Curtis Stevens predicted that he'd dispatch foe Jesse Brinkley 50 seconds into round one of their scrap, the feature bout on ESPN's Friday Night fights at the Grand Sierra Resort in Reno, Nevada. The seconds ticked by, and then the minutes. Jesse Brinkley was still in the game. His confidence blossomed and the Nevada native showed that the New Yorker came to town too cocky.
I'll show you, Showtime.
He mixed his shots, scored two knockdowns and earned himself an IBF title shot after 12 rounds of mostly intelligent pugilism. Mostly, I say, because he might look back at the tape of this fight and wonder why he was trading with Stevens when all he had to do was coast to the unanimous decision, but you'll not hear any complaints from viewers, who were treated to a fine scrap.

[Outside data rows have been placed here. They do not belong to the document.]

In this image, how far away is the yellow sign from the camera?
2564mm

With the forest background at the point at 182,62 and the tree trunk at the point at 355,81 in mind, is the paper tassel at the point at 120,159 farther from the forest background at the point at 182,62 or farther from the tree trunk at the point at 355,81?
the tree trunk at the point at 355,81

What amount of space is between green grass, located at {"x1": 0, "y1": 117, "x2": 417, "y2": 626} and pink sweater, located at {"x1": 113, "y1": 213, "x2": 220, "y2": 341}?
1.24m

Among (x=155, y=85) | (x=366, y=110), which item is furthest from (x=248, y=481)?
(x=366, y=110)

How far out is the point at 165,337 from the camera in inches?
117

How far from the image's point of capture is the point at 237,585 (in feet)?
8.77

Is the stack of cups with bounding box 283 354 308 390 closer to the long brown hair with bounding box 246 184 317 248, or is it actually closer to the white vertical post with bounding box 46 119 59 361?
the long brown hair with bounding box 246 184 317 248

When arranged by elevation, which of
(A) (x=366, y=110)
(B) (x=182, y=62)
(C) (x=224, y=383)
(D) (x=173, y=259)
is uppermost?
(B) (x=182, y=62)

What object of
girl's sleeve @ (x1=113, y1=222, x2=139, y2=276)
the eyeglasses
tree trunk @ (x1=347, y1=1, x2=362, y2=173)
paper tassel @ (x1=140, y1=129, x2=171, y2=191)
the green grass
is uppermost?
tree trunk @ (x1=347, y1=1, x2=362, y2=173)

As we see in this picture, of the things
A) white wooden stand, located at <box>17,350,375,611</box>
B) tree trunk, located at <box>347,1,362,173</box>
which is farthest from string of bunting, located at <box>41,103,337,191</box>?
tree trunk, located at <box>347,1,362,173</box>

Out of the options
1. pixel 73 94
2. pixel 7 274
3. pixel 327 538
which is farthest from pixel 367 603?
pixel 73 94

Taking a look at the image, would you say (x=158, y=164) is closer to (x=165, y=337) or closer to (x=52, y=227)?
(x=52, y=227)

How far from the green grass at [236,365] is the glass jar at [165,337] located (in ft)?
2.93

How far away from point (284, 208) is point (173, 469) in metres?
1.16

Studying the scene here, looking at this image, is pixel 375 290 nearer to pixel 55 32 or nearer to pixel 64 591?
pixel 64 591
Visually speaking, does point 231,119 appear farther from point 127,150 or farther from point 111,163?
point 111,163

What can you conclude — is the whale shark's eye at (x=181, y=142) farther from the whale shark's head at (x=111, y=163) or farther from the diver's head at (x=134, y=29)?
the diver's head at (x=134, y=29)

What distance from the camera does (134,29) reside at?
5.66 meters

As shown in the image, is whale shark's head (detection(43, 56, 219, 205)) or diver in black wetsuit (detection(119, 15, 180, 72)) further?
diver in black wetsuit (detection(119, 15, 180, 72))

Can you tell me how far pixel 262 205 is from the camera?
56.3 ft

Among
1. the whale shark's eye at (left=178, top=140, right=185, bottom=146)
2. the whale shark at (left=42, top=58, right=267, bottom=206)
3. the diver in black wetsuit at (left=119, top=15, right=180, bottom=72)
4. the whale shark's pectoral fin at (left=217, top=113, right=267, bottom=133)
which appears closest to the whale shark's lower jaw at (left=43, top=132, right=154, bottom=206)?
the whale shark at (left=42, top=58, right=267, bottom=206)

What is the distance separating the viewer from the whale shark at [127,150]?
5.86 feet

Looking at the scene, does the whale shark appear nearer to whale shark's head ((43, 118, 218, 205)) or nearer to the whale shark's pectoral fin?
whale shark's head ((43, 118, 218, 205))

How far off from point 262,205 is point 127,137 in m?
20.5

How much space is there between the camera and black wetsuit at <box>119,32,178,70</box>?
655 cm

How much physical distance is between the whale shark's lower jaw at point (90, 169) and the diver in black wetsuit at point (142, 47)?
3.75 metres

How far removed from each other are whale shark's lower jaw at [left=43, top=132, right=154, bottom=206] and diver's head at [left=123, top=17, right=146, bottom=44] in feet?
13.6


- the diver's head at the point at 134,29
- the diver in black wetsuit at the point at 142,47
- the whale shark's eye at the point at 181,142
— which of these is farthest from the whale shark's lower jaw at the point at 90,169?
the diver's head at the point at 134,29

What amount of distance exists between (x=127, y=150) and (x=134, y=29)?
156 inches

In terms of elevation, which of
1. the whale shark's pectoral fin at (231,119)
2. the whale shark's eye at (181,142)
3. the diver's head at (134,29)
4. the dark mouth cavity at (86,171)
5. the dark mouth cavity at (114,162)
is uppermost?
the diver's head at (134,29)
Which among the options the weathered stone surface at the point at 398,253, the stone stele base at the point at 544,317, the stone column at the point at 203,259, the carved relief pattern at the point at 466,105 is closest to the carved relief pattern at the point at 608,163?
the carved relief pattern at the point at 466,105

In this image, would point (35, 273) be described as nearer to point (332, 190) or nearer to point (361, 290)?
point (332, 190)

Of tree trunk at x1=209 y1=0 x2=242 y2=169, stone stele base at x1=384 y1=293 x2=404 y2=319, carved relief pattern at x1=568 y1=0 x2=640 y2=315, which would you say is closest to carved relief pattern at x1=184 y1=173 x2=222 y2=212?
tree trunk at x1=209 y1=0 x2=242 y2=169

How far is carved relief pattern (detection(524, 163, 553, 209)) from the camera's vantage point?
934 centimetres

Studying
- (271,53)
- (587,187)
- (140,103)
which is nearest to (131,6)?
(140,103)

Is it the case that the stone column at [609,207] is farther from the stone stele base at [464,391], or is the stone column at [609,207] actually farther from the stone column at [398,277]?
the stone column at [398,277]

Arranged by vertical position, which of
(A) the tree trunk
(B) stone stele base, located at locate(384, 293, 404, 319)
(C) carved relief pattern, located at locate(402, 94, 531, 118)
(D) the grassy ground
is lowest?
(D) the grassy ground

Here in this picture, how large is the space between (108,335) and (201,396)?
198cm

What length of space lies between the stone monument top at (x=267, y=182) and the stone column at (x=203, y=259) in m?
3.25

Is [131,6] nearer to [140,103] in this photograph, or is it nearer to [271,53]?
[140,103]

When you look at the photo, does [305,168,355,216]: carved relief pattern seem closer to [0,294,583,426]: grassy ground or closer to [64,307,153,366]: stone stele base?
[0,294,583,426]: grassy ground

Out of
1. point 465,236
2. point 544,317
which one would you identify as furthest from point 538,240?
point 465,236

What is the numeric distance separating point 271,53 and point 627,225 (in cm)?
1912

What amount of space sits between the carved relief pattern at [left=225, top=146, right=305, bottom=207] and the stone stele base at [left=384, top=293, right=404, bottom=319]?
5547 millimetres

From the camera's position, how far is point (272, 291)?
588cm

Brinkley (167 1/2; age 32; now 35-5) and Stevens (165; age 24; now 21-3) couldn't even look at each other during the prefight staredown session. They did however hug after the cards (all Brinkley–117-109, 118-108, 119-107) were read. The win earns Brinkley the number two slot in the IBF, behind IBF champ Lucian Bute.
In the first, Stevens scored with his left hook several times, and nicked Brinkley's right eye, and directly underneath the peeper. Brinkley showed a decent jab and mixed in some body work. His trainer, interestingly, was Peter Manfredo Sr., who oversaw Brinkley while his son Peter Junior headlined a show in Connecticut.

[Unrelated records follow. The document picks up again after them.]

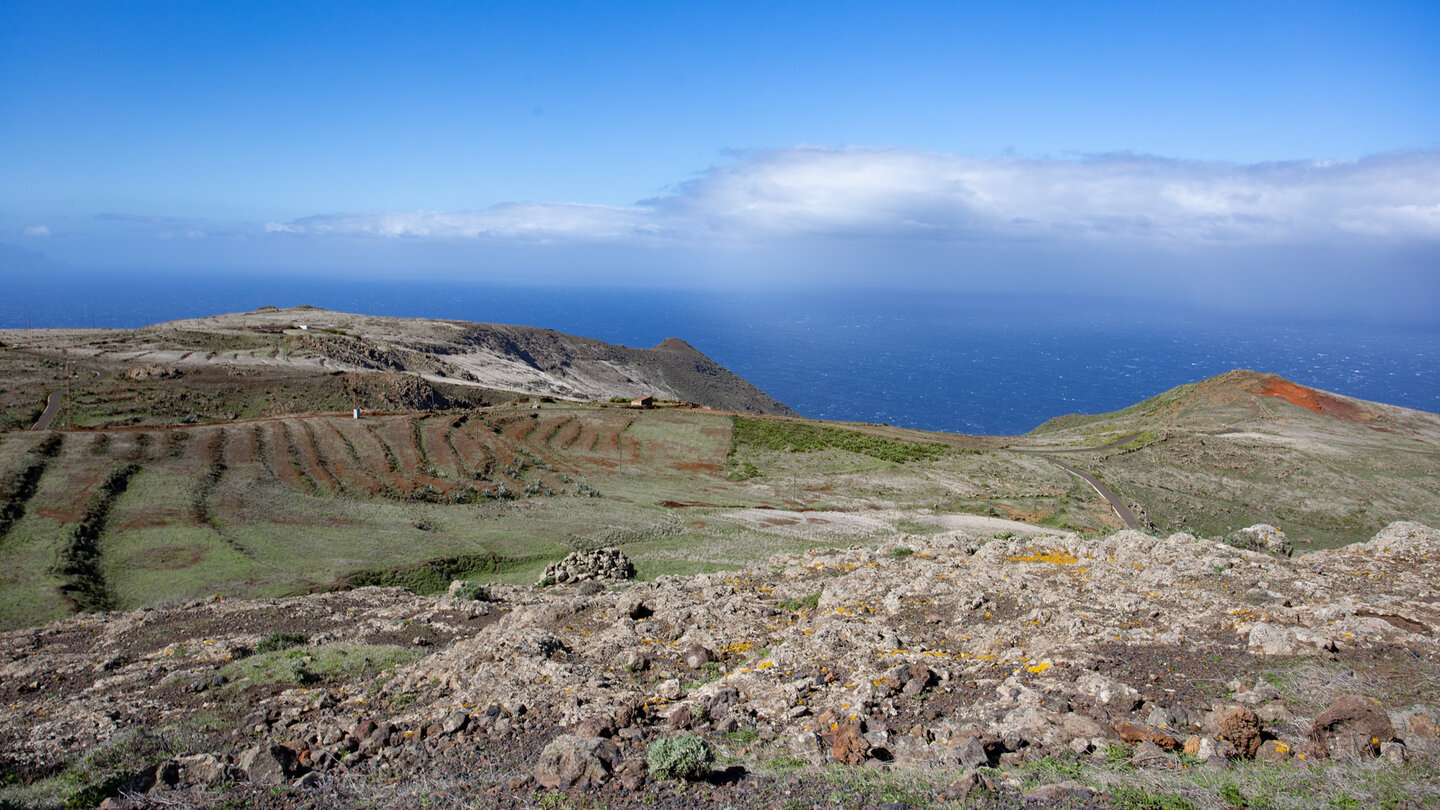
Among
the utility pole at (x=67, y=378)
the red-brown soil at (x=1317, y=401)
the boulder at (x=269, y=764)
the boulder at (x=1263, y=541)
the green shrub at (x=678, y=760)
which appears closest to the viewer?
the green shrub at (x=678, y=760)

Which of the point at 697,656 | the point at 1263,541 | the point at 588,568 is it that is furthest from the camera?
the point at 1263,541

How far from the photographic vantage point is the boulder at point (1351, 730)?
7426 mm

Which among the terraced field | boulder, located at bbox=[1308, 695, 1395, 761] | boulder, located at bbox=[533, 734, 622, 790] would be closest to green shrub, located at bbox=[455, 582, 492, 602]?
the terraced field

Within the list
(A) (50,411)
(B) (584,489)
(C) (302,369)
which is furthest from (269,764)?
(C) (302,369)

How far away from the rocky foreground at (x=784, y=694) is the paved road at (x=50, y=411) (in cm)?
3583

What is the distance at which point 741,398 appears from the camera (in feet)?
376

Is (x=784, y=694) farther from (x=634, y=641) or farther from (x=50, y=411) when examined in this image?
(x=50, y=411)

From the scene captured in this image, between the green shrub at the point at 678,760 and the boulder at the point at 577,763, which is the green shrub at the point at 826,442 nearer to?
the boulder at the point at 577,763

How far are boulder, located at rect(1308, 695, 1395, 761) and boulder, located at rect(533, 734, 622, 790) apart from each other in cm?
803

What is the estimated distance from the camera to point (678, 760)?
7832mm

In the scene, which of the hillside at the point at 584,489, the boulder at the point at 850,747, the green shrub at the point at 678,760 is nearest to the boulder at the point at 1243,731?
A: the boulder at the point at 850,747

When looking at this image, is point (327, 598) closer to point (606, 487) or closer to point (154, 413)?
point (606, 487)

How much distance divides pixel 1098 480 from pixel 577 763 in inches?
1818

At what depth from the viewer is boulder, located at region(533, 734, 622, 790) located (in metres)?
7.90
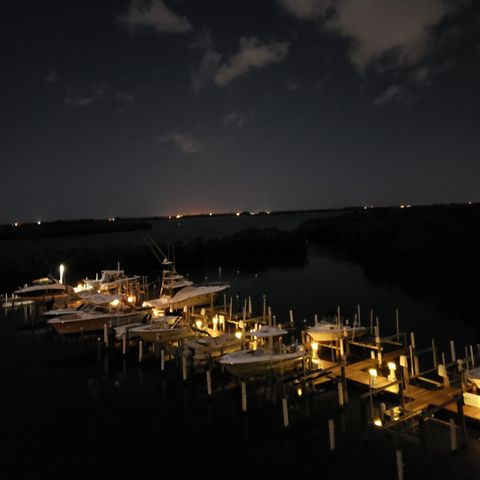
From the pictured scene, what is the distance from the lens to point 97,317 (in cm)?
2353

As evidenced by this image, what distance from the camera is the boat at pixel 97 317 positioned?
23.0 meters

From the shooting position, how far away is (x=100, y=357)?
66.8 ft

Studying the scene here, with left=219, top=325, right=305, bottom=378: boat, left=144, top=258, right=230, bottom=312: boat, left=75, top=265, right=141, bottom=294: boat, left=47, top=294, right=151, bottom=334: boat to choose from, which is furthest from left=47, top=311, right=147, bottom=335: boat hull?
left=219, top=325, right=305, bottom=378: boat

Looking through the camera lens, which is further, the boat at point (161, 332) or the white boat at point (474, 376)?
the boat at point (161, 332)

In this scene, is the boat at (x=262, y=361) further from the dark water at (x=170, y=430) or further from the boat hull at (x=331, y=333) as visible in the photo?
the boat hull at (x=331, y=333)

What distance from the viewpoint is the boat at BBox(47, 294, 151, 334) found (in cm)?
2305

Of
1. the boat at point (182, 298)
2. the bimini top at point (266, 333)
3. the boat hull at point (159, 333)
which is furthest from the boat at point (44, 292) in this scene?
the bimini top at point (266, 333)

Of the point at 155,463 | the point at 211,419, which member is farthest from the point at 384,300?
the point at 155,463

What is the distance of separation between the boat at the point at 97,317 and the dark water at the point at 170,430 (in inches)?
53.0

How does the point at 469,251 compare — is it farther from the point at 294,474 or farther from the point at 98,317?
the point at 294,474

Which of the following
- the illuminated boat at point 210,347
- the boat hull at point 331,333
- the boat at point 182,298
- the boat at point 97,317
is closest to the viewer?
the illuminated boat at point 210,347

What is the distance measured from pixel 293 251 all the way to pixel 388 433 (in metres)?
70.1

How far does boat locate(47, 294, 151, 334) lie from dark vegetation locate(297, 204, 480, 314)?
25982 mm

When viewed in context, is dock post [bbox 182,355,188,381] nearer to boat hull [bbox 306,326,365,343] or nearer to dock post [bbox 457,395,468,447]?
boat hull [bbox 306,326,365,343]
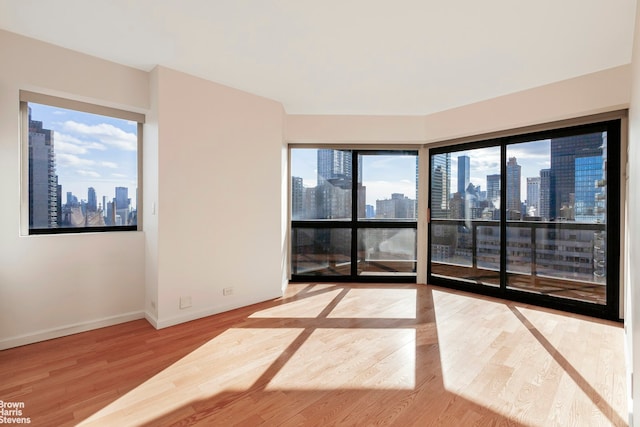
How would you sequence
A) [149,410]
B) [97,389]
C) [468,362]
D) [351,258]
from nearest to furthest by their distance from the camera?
[149,410] < [97,389] < [468,362] < [351,258]

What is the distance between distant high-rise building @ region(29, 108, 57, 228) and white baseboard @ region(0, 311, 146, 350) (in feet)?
3.21

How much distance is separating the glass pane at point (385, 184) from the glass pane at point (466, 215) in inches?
13.0

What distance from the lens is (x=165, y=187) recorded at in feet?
9.98

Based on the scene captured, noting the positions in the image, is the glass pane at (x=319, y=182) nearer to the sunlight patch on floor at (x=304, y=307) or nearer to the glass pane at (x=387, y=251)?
the glass pane at (x=387, y=251)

In the second, Stevens kept headhunting, and Brinkley loosened up. He moved more and looked like he belonged in there. Stevens regressed, and by the third Brinkley looked confident he could emerge with an upset win. In the fourth, Brinkley's diet of one-twos, and underneath handiwork were impressing judges.
Brinkley kept fighting smart in the fifth. He didn't get too cocky, and forget that Stevens can bang. The two kept trading after the bell. Trainer Manfredo ran into the ring and pulled Stevens away, before the ref yanked him away. Stevens doesn't own a superior jab, or rather, the resolve to use a jab as a weapon and a tablesetter. Brinkley rights hurt Stevens with a minute to go in the sixth, and the New Yorker waved Brinkley towards him, indicating that he wasn't hurt. To the contrary…Brinkley had him on the ropes, and Stevens went to his knee with 15 seconds left. He looked totally gassed and had to be overjoyed when the bell rang to save him. Atlas thought that the dynamic was reminiscent of the Tyson-Holyfield scenario, when the bully bashing lost steam, and the bully's resolve crumbled.

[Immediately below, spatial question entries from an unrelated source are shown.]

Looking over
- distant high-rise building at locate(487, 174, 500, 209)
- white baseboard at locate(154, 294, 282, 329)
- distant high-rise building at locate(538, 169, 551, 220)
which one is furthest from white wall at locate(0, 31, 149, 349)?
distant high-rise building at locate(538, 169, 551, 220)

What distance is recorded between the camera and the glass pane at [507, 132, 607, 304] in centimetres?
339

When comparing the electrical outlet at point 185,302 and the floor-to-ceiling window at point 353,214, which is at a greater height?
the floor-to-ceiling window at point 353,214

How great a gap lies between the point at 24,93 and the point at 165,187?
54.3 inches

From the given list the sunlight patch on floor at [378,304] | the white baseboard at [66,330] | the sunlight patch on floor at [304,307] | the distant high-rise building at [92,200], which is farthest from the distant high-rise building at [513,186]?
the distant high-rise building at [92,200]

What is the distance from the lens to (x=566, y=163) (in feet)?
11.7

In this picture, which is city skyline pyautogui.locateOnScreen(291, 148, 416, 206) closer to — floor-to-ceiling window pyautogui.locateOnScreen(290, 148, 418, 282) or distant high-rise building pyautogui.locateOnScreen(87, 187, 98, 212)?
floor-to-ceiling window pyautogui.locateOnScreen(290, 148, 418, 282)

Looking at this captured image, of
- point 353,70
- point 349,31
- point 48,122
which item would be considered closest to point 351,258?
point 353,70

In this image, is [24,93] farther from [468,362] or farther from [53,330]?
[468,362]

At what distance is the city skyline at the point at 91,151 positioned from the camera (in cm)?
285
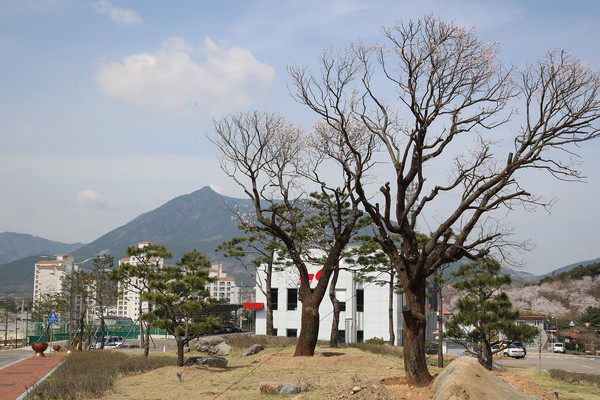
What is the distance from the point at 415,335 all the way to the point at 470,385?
9.15 feet

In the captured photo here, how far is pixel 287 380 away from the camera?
15.0 meters

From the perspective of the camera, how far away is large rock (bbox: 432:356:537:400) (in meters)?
8.77

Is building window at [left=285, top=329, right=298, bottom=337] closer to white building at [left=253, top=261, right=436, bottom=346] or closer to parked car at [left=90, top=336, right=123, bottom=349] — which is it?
white building at [left=253, top=261, right=436, bottom=346]

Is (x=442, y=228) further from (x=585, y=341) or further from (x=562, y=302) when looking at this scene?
(x=562, y=302)

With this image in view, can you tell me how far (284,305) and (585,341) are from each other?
3491 centimetres

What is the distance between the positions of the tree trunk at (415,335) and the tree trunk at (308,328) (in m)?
7.78

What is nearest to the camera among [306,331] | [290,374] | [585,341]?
[290,374]

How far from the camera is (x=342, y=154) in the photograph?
20.9m

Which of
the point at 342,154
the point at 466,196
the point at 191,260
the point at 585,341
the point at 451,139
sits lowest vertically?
the point at 585,341

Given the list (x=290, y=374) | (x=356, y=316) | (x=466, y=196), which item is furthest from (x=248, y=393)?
(x=356, y=316)

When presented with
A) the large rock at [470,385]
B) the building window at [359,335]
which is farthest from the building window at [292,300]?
the large rock at [470,385]

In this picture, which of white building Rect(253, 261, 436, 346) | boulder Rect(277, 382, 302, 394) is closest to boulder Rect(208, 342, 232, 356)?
boulder Rect(277, 382, 302, 394)

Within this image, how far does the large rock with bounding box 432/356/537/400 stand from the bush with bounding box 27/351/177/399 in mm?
8782

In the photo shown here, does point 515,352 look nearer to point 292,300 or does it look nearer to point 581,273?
point 292,300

In the seventh, Stevens came out awake. He jabbed more, and was back in the fight. Atlas recommended to Manfredo that Brinkley look to take out Stevens, rather than let the hitter hang around during the eighth. Stevens buzzed the underdog in the eighth. In round nine, we learned Manfredo was removed from the corner, on order of the commission. The distance closed, with Stevens having some luck with long rights. In the 10th, Stevens kept leading with his left hook. Brinkley saw it, and slipped it. His own left hooks told Stevens he didn't have that market cornered. In the 11th, Brinkley stayed busy. He made sure to keep proper distance, got in, got out, and likely got another 10 on the cards. The couple solid shots he took, he shrugged off. In the 12th, Manfredo must've been crazed as he saw Brinkley trading, instead of running out the clock. Atlas lauded Stevens here, admitting that the Tyson-bully hat didn't fit. Brinkley scored a knockdown, his second, with 35 seconds left, as the ropes kept Stevens from hitting the mat. Two right hands and a left hook did the damage. “That is good stuff! Good stuff here in Reno. Jesse Brinkly puts on a show!” screamed Joe Tessitore at ringside. We'd go to the cards, as both men's face told anyone who looked at them their vocation after the 36 minutes of combat.
SPEEDBAG Analyst Teddy Atlas took a slap at Freddie Roach, noting that Roach abandoned Peter Manfredo to go train Oscar De La Hoya, going for the moolah instead of adhering to his word. Did that smackdown come out of nowhere? Nope; Roach busted on Atlas for talking on air three weeks ago about that email that went from a Pacquiao teammember to a Mayweather teammember, wondering what might happen if Pacquiao tested positive for a PED. Atlas brought up Roach again in the eighth as well.
–Atlas guessed that Stevens might take out Brinkley in a round or two. He offered a mea culpa during round six, to his credit.
—No shame for Stevens. He's just 24, and now he knows better. Don't predict a KO within a minute, because your opponent knows what's coming, and will be emboldened if he makes it through the stated time period.